Entertaining us can be a fairly simple task through the use of physical activity; we can spend hours on end throwing rocks at trees, but throwing rocks at trees isn’t what Quest is about. We are here to learn more valuable skills than that and thus the Quest staff arranged a series of interesting talks to stimulate us mentally.
Our first talk was an incredible recounting of events from a man called André Van Rooyen. André’s story is one of a very unique nature – he is the survivor of a lion attack. His account of the incident was enthralling but more so he provided a truly inspirational view on how to overcome challenges, by explaining the difficulties he faced after losing sight in one eye following this traumatic experience. None of us plan on losing an eye at any point in the near future, but his underlying message applied to so much more than the actual event. After the first of our three scheduled talks for this week, we have learnt so much about facing individual challenges that life can throw at us.
The second of our talks was from a lady who bestowed her knowledge and love of elephants upon us. Debbie Kelly has worked with elephants her whole adult life, so we were hugely privileged to be exposed to such knowledge on such an interesting topic. Elephants, which are regularly just seen as big grey animals, (and often unfairly used as an insult to Michael Wright in reference to his paunch,) have vastly changed status in our minds following this enlightening talk. They are no longer just exciting to view on a game drive or a species threatened by poaching; they are amongst some of the world’s most fascinating animals with their unique behavioral patterns.
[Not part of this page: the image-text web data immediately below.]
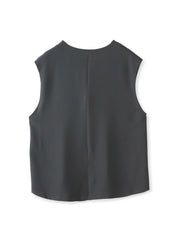 【大きいサイズ】ハイストレッチカルゼジレ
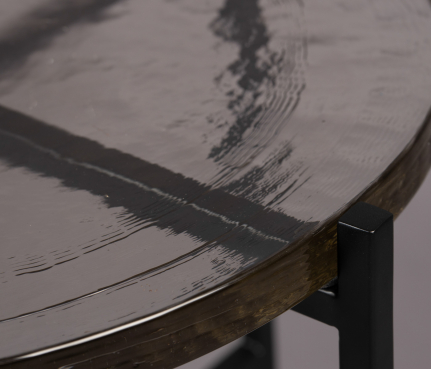 Vidrio Side Table Black 1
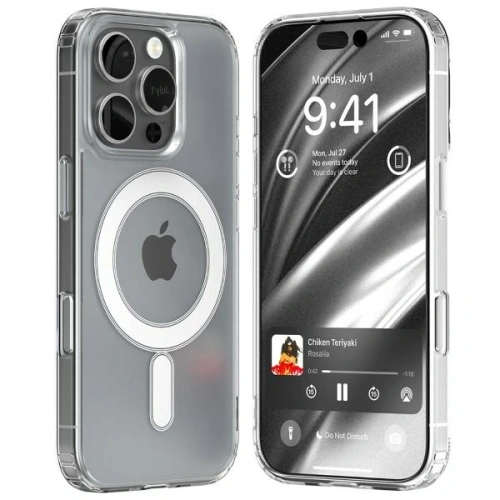 Kup Carcasă transparentă Mercury MagSafe Jelhard pentru Apple iPhone 16 Pro - MCR126 - {ean13} - Sklep Home Screen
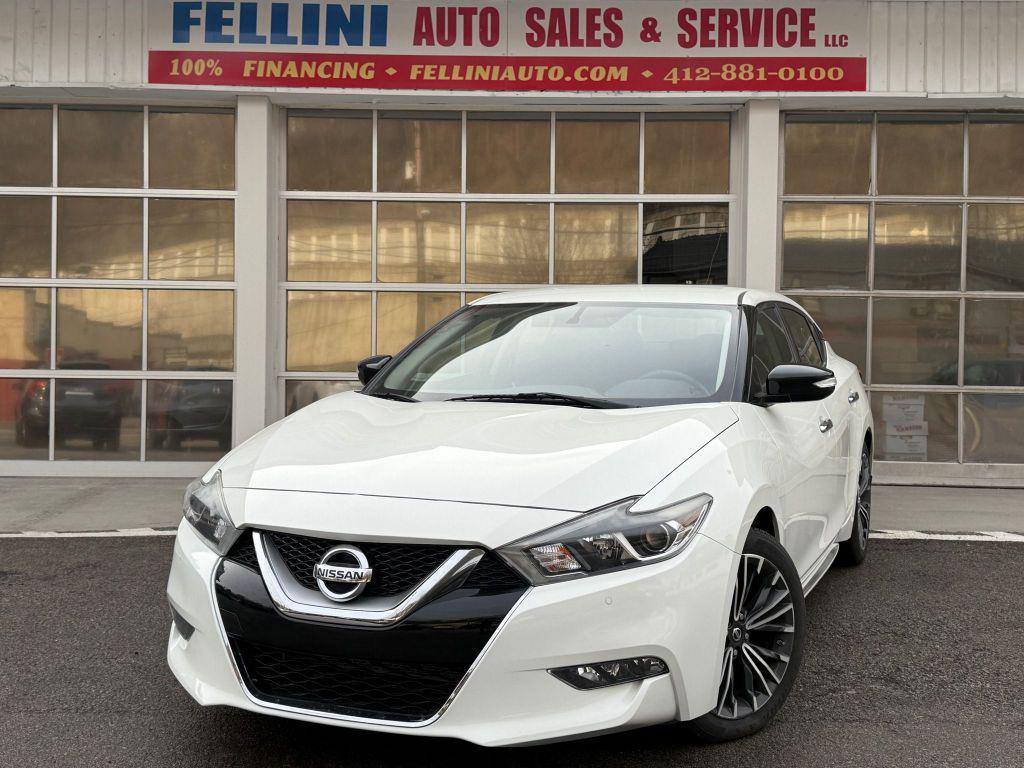 used 2017 Nissan Maxima car, priced at $15,995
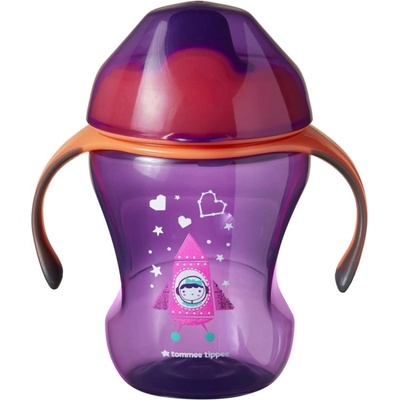 Tommee Tippee netekoucí hrnek Sippee Cup pink 230 ml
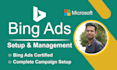 setup your microsoft bing ads PPC campaigns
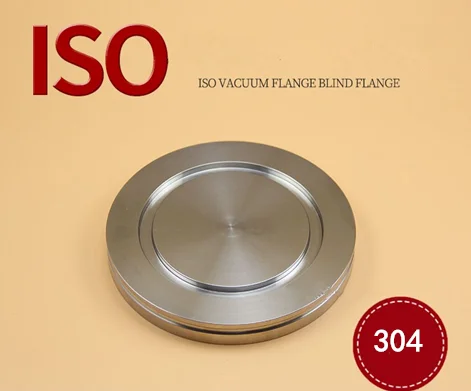 Vacuum Fittings Stainless Steel Iso Blank Blind Flange For Semiconductor Industry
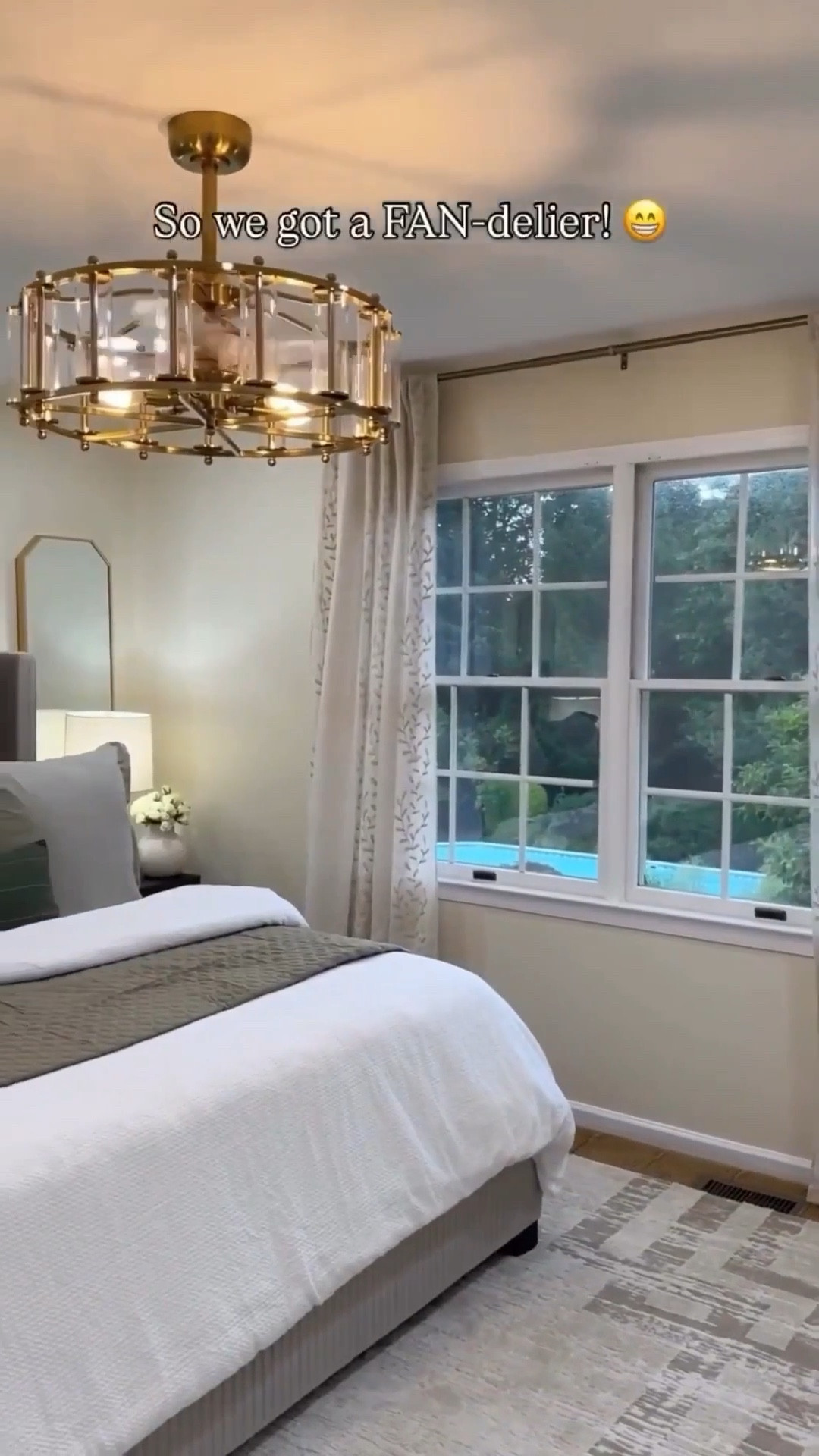 Would you keep the fan or get a fandelier that actually is practical and looks great! @wayfair @thehomedepot #wayfairfinds




#liketkit 
@shop.ltk
https://liketk.it/5PRtf



#liketkit #LTKHome #LTKSaleAlert #LTKSeasonal
@shop.ltk
https://liketk.it/5SDR2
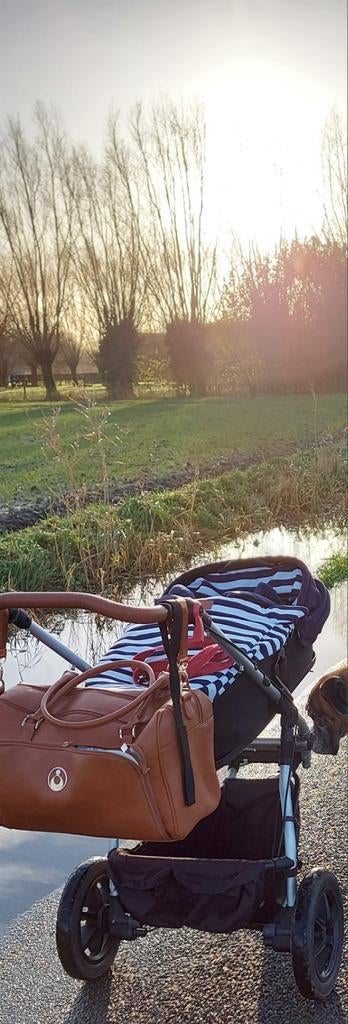 Mountain buggy luxury edition nautical, Ophalen
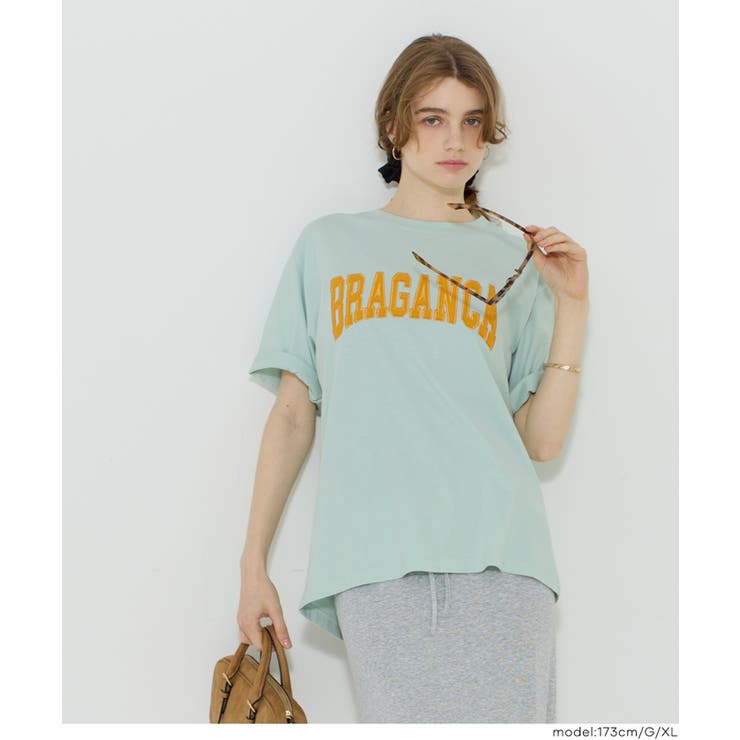 [G] | 〈26ss新色登場〉着回し力抜群！シンプル可愛いクルーネックロゴTシャツ | coca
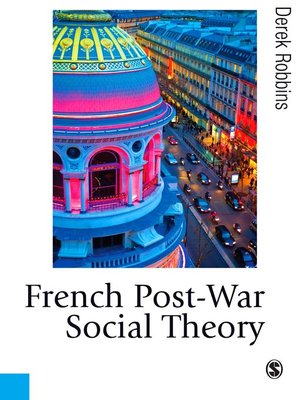 cover image of French Post-War Social Theory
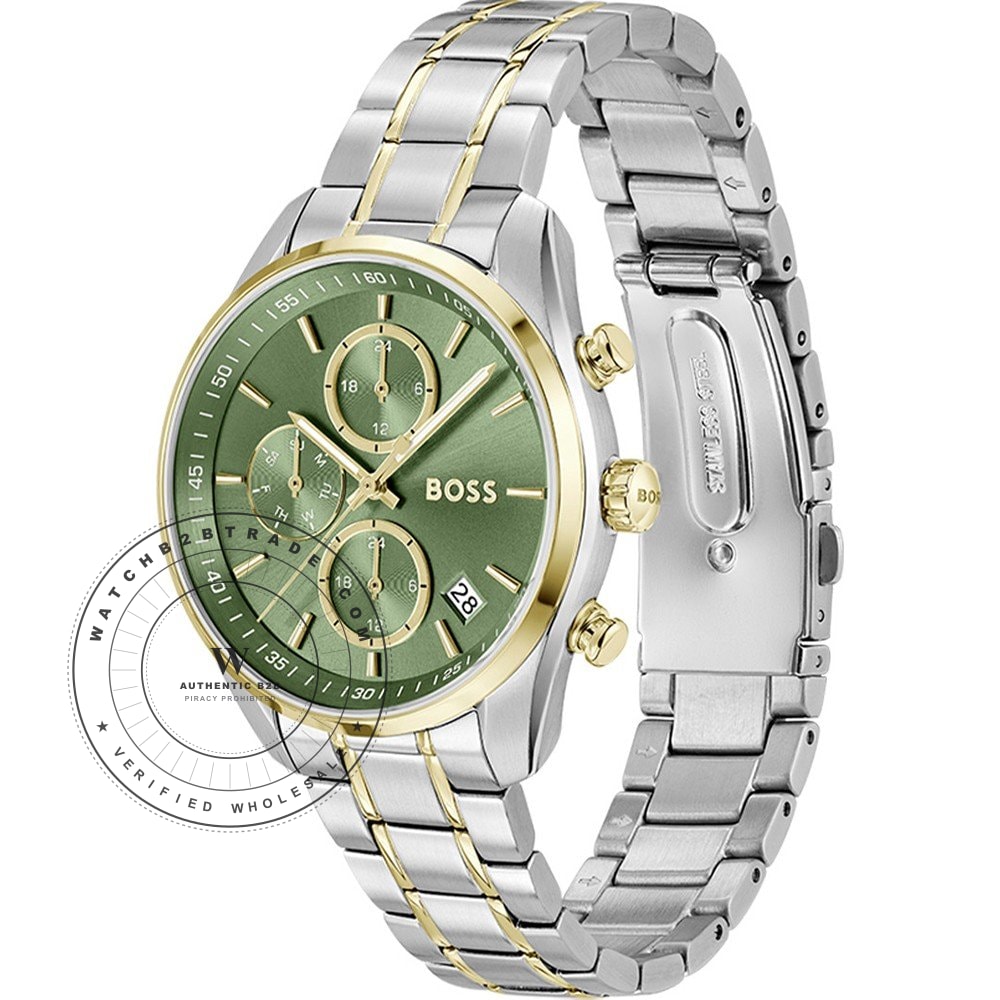 Hugo Boss Boss 1502766 Grand Tour Watch 1502766 - Angle 2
Clive Midlane was one of the most interesting men I have ever come across. He spoke to us about anti-piracy. Not the piracy we see on a daily basis, as Mr. Galloway boasts his array of pirated DVDs, but the real piracy on the high seas. This piracy has been around for centuries (long before the invention of the DVD or the arrival of Mr. G) He would discuss the piracy that involves the capturing of ships. Never before has somebody had the somewhat brain-dead audience so transfixed. Even Patrick Botton managed to put aside any pending “illnesses” to attend this talk. Clive gave us a remarkable overview of his involvement in private security and the fight against pirates off the coast of Somalia. He is a man who has done it all – from fighting pirates, to private security in hotspots of Afghanistan; from spending 8 months at sea, to his most challenging task of running a small café in Bulawayo. With this in mind, we then had to host Mr. Midlane at the ‘Come Dine’ evening at the Randle’s house.
Ed.’s Note: I am unsure as to whether Mr. Bruce felt unable to write about his hosting abilities or if it was just that the bus to the Chimanimanis was leaving but he failed to elaborate on the ‘Come Dine’ evening hosted by himself, Peter Symons and Nick Bailey. Recipes from ‘home’ and advice from various females was sought and the result was a very good meal. Chicken’s roasted over bottles of Savanna, baked potatoes and salad were produced for main course and a Swiss roll and ice cream pudding, learned earlier on during the year on the cooking course, was revealed with flair and surprise on the cooks behalf as they had expected it to collapse! Our hosts were excellent and provided great humour with various games, and the flow of conversation was constant. This of course had nothing to do with the fact that 3 ‘guests’ were female, blonde and under the age of 30! The evening was rounded off with a highly cerebral party game involving chocolate.